> [Required work]
Print the listing again exactly, leaving nothing out.

> [Working data]

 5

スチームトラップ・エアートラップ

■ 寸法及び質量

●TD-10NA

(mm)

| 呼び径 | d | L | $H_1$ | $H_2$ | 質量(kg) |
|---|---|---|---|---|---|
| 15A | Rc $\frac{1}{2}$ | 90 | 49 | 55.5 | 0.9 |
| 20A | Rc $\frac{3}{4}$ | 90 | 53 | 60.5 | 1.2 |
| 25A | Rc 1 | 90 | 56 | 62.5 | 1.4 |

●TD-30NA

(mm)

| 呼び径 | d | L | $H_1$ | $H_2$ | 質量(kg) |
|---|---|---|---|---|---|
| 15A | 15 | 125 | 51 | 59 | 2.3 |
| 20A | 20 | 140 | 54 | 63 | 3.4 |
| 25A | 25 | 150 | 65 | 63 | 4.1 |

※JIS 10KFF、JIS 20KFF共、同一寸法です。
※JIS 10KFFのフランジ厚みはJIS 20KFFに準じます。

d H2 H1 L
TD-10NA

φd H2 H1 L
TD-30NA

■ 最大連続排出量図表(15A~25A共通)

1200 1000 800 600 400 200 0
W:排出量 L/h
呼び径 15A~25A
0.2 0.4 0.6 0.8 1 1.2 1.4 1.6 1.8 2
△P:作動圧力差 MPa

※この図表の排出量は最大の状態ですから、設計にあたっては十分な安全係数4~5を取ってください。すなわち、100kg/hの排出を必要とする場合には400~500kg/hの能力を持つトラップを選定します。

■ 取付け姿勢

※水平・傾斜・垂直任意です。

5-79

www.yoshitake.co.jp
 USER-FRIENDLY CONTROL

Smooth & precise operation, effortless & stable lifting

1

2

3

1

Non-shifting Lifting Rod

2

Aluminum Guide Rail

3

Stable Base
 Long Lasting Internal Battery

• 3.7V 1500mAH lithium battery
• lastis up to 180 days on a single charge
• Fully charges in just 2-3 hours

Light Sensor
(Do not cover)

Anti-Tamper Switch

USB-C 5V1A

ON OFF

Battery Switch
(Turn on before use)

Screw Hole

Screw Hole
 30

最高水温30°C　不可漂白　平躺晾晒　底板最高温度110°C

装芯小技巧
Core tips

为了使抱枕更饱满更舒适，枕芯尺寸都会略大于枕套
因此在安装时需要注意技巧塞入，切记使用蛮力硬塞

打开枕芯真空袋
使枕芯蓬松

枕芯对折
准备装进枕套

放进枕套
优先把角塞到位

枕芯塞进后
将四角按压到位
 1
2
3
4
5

> [Written answer]
 5

スチームトラップ・エアートラップ

■ 寸法及び質量

●TD-10NA

(mm)

| 呼び径 | d | L | $H_1$ | $H_2$ | 質量(kg) |
|---|---|---|---|---|---|
| 15A | Rc $\frac{1}{2}$ | 90 | 49 | 55.5 | 0.9 |
| 20A | Rc $\frac{3}{4}$ | 90 | 53 | 60.5 | 1.2 |
| 25A | Rc 1 | 90 | 56 | 62.5 | 1.4 |

●TD-30NA

(mm)

| 呼び径 | d | L | $H_1$ | $H_2$ | 質量(kg) |
|---|---|---|---|---|---|
| 15A | 15 | 125 | 51 | 59 | 2.3 |
| 20A | 20 | 140 | 54 | 63 | 3.4 |
| 25A | 25 | 150 | 65 | 63 | 4.1 |

※JIS 10KFF、JIS 20KFF共、同一寸法です。
※JIS 10KFFのフランジ厚みはJIS 20KFFに準じます。

d H2 H1 L
TD-10NA

φd H2 H1 L
TD-30NA

■ 最大連続排出量図表(15A~25A共通)

1200 1000 800 600 400 200 0
W:排出量 L/h
呼び径 15A~25A
0.2 0.4 0.6 0.8 1 1.2 1.4 1.6 1.8 2
△P:作動圧力差 MPa

※この図表の排出量は最大の状態ですから、設計にあたっては十分な安全係数4~5を取ってください。すなわち、100kg/hの排出を必要とする場合には400~500kg/hの能力を持つトラップを選定します。

■ 取付け姿勢

※水平・傾斜・垂直任意です。

5-79

www.yoshitake.co.jp
 USER-FRIENDLY CONTROL

Smooth & precise operation, effortless & stable lifting

1

2

3

1

Non-shifting Lifting Rod

2

Aluminum Guide Rail

3

Stable Base
 Long Lasting Internal Battery

• 3.7V 1500mAH lithium battery
• lastis up to 180 days on a single charge
• Fully charges in just 2-3 hours

Light Sensor
(Do not cover)

Anti-Tamper Switch

USB-C 5V1A

ON OFF

Battery Switch
(Turn on before use)

Screw Hole

Screw Hole
 30

最高水温30°C　不可漂白　平躺晾晒　底板最高温度110°C

装芯小技巧
Core tips

为了使抱枕更饱满更舒适，枕芯尺寸都会略大于枕套
因此在安装时需要注意技巧塞入，切记使用蛮力硬塞

打开枕芯真空袋
使枕芯蓬松

枕芯对折
准备装进枕套

放进枕套
优先把角塞到位

枕芯塞进后
将四角按压到位
 1
2
3
4
5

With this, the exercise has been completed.